- **Exercise data**:
↓↓↓
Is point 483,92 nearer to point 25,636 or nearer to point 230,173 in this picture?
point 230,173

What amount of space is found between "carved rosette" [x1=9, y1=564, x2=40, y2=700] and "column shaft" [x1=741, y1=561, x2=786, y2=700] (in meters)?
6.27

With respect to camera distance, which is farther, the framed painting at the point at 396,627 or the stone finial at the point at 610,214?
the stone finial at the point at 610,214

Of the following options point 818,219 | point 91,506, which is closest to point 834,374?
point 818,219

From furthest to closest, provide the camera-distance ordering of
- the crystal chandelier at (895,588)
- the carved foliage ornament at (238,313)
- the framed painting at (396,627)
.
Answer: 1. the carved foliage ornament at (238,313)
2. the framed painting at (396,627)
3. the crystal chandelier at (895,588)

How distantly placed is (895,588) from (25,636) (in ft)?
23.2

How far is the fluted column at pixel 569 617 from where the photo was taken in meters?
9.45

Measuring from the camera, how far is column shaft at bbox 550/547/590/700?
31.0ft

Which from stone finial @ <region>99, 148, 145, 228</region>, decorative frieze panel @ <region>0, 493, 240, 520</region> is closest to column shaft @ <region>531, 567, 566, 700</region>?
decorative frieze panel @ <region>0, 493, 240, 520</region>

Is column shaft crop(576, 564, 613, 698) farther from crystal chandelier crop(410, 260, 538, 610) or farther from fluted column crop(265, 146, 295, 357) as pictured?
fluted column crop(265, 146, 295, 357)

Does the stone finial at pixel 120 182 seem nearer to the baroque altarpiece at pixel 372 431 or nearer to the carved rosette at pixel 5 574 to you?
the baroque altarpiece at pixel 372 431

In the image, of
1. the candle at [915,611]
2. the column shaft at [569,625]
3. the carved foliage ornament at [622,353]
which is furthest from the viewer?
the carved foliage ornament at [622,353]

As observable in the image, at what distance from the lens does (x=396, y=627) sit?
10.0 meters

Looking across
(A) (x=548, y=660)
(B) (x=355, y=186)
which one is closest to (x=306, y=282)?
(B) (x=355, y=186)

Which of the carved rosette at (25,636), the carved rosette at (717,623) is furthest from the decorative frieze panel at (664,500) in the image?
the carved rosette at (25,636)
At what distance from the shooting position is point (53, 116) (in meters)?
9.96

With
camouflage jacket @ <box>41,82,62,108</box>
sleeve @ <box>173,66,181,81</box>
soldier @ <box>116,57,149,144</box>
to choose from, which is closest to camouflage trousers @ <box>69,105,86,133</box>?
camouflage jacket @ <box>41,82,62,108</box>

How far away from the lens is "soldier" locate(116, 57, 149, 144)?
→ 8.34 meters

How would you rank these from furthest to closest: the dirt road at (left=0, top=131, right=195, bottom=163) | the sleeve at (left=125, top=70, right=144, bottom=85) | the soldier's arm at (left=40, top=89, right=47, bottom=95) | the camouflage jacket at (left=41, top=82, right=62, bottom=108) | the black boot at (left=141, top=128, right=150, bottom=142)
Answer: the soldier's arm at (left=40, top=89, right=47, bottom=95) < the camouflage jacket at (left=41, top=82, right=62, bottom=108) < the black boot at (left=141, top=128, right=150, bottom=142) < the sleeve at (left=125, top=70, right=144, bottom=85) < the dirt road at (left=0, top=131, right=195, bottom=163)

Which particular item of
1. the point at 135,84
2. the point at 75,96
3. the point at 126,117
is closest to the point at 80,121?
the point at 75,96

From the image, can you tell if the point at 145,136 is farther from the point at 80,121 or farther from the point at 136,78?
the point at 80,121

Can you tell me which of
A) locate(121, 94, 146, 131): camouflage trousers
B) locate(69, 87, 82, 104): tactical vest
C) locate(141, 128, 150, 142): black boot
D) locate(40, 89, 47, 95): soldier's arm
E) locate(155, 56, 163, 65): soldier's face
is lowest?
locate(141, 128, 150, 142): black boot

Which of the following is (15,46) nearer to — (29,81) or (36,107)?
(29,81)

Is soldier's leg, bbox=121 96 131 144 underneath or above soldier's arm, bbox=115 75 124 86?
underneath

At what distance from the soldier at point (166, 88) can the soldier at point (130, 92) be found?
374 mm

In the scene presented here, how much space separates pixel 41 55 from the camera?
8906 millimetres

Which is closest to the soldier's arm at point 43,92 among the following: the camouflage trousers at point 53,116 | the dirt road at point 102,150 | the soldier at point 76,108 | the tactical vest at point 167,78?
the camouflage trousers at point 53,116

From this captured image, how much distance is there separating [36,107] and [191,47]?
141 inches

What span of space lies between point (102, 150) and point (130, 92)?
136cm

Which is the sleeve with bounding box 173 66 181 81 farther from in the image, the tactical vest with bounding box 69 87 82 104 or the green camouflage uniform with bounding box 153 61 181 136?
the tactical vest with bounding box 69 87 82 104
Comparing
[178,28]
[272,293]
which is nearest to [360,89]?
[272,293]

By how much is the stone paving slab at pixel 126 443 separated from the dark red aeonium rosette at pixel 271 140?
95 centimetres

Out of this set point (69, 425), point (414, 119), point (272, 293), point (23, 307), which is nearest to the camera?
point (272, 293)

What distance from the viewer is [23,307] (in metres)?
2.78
↑↑↑
- **Job**: Format every line of the data above as a JSON list of strings, one string per line, with blank lines omitted.

- **Written solution**:
[
  "Is point 483,92 nearer to point 25,636 or nearer to point 230,173 in this picture?",
  "point 230,173",
  "What amount of space is found between \"carved rosette\" [x1=9, y1=564, x2=40, y2=700] and \"column shaft\" [x1=741, y1=561, x2=786, y2=700] (in meters)?",
  "6.27",
  "With respect to camera distance, which is farther, the framed painting at the point at 396,627 or the stone finial at the point at 610,214?",
  "the stone finial at the point at 610,214",
  "Of the following options point 818,219 | point 91,506, which is closest to point 834,374?",
  "point 818,219",
  "From furthest to closest, provide the camera-distance ordering of",
  "- the crystal chandelier at (895,588)",
  "- the carved foliage ornament at (238,313)",
  "- the framed painting at (396,627)",
  ".",
  "Answer: 1. the carved foliage ornament at (238,313)",
  "2. the framed painting at (396,627)",
  "3. the crystal chandelier at (895,588)",
  "How distantly placed is (895,588) from (25,636) (in ft)?",
  "23.2",
  "How far is the fluted column at pixel 569 617 from where the photo was taken in meters?",
  "9.45",
  "Measuring from the camera, how far is column shaft at bbox 550/547/590/700?",
  "31.0ft",
  "Which from stone finial @ <region>99, 148, 145, 228</region>, decorative frieze panel @ <region>0, 493, 240, 520</region> is closest to column shaft @ <region>531, 567, 566, 700</region>?",
  "decorative frieze panel @ <region>0, 493, 240, 520</region>",
  "Is column shaft crop(576, 564, 613, 698) farther from crystal chandelier crop(410, 260, 538, 610) or farther from fluted column crop(265, 146, 295, 357) as pictured?",
  "fluted column crop(265, 146, 295, 357)",
  "Does the stone finial at pixel 120 182 seem nearer to the baroque altarpiece at pixel 372 431 or nearer to the carved rosette at pixel 5 574 to you?",
  "the baroque altarpiece at pixel 372 431",
  "In the image, of",
  "1. the candle at [915,611]",
  "2. the column shaft at [569,625]",
  "3. the carved foliage ornament at [622,353]",
  "which is furthest from the viewer?",
  "the carved foliage ornament at [622,353]",
  "As observable in the image, at what distance from the lens does (x=396, y=627) sit?",
  "10.0 meters",
  "Looking across",
  "(A) (x=548, y=660)",
  "(B) (x=355, y=186)",
  "which one is closest to (x=306, y=282)?",
  "(B) (x=355, y=186)",
  "Which of the carved rosette at (25,636), the carved rosette at (717,623) is furthest from the decorative frieze panel at (664,500) in the image?",
  "the carved rosette at (25,636)",
  "At what distance from the shooting position is point (53, 116) (in meters)?",
  "9.96",
  "With",
  "camouflage jacket @ <box>41,82,62,108</box>",
  "sleeve @ <box>173,66,181,81</box>",
  "soldier @ <box>116,57,149,144</box>",
  "to choose from, which is closest to camouflage trousers @ <box>69,105,86,133</box>?",
  "camouflage jacket @ <box>41,82,62,108</box>",
  "How far away from the lens is \"soldier\" locate(116, 57, 149, 144)?",
  "→ 8.34 meters",
  "How would you rank these from furthest to closest: the dirt road at (left=0, top=131, right=195, bottom=163) | the sleeve at (left=125, top=70, right=144, bottom=85) | the soldier's arm at (left=40, top=89, right=47, bottom=95) | the camouflage jacket at (left=41, top=82, right=62, bottom=108) | the black boot at (left=141, top=128, right=150, bottom=142)",
  "Answer: the soldier's arm at (left=40, top=89, right=47, bottom=95) < the camouflage jacket at (left=41, top=82, right=62, bottom=108) < the black boot at (left=141, top=128, right=150, bottom=142) < the sleeve at (left=125, top=70, right=144, bottom=85) < the dirt road at (left=0, top=131, right=195, bottom=163)",
  "Which particular item of",
  "1. the point at 135,84",
  "2. the point at 75,96",
  "3. the point at 126,117",
  "is closest to the point at 80,121?",
  "the point at 75,96",
  "From the image, can you tell if the point at 145,136 is farther from the point at 80,121 or farther from the point at 136,78?",
  "the point at 80,121",
  "Can you tell me which of",
  "A) locate(121, 94, 146, 131): camouflage trousers",
  "B) locate(69, 87, 82, 104): tactical vest",
  "C) locate(141, 128, 150, 142): black boot",
  "D) locate(40, 89, 47, 95): soldier's arm",
  "E) locate(155, 56, 163, 65): soldier's face",
  "is lowest?",
  "locate(141, 128, 150, 142): black boot",
  "Which of the following is (15,46) nearer to — (29,81) or (36,107)?",
  "(29,81)",
  "Is soldier's leg, bbox=121 96 131 144 underneath or above soldier's arm, bbox=115 75 124 86?",
  "underneath",
  "At what distance from the soldier at point (166, 88) can the soldier at point (130, 92) be found?",
  "374 mm",
  "In the scene presented here, how much space separates pixel 41 55 from the camera?",
  "8906 millimetres",
  "Which is closest to the soldier's arm at point 43,92 among the following: the camouflage trousers at point 53,116 | the dirt road at point 102,150 | the soldier at point 76,108 | the tactical vest at point 167,78?",
  "the camouflage trousers at point 53,116",
  "From this captured image, how much distance is there separating [36,107] and [191,47]?",
  "141 inches",
  "What span of space lies between point (102, 150) and point (130, 92)?",
  "136cm",
  "Which is the sleeve with bounding box 173 66 181 81 farther from in the image, the tactical vest with bounding box 69 87 82 104 or the green camouflage uniform with bounding box 153 61 181 136?",
  "the tactical vest with bounding box 69 87 82 104",
  "Comparing",
  "[178,28]",
  "[272,293]",
  "which is nearest to [360,89]?",
  "[272,293]",
  "By how much is the stone paving slab at pixel 126 443 separated from the dark red aeonium rosette at pixel 271 140?",
  "95 centimetres",
  "Out of this set point (69, 425), point (414, 119), point (272, 293), point (23, 307), which is nearest to the camera?",
  "point (272, 293)",
  "What distance from the viewer is [23,307] (in metres)?",
  "2.78"
]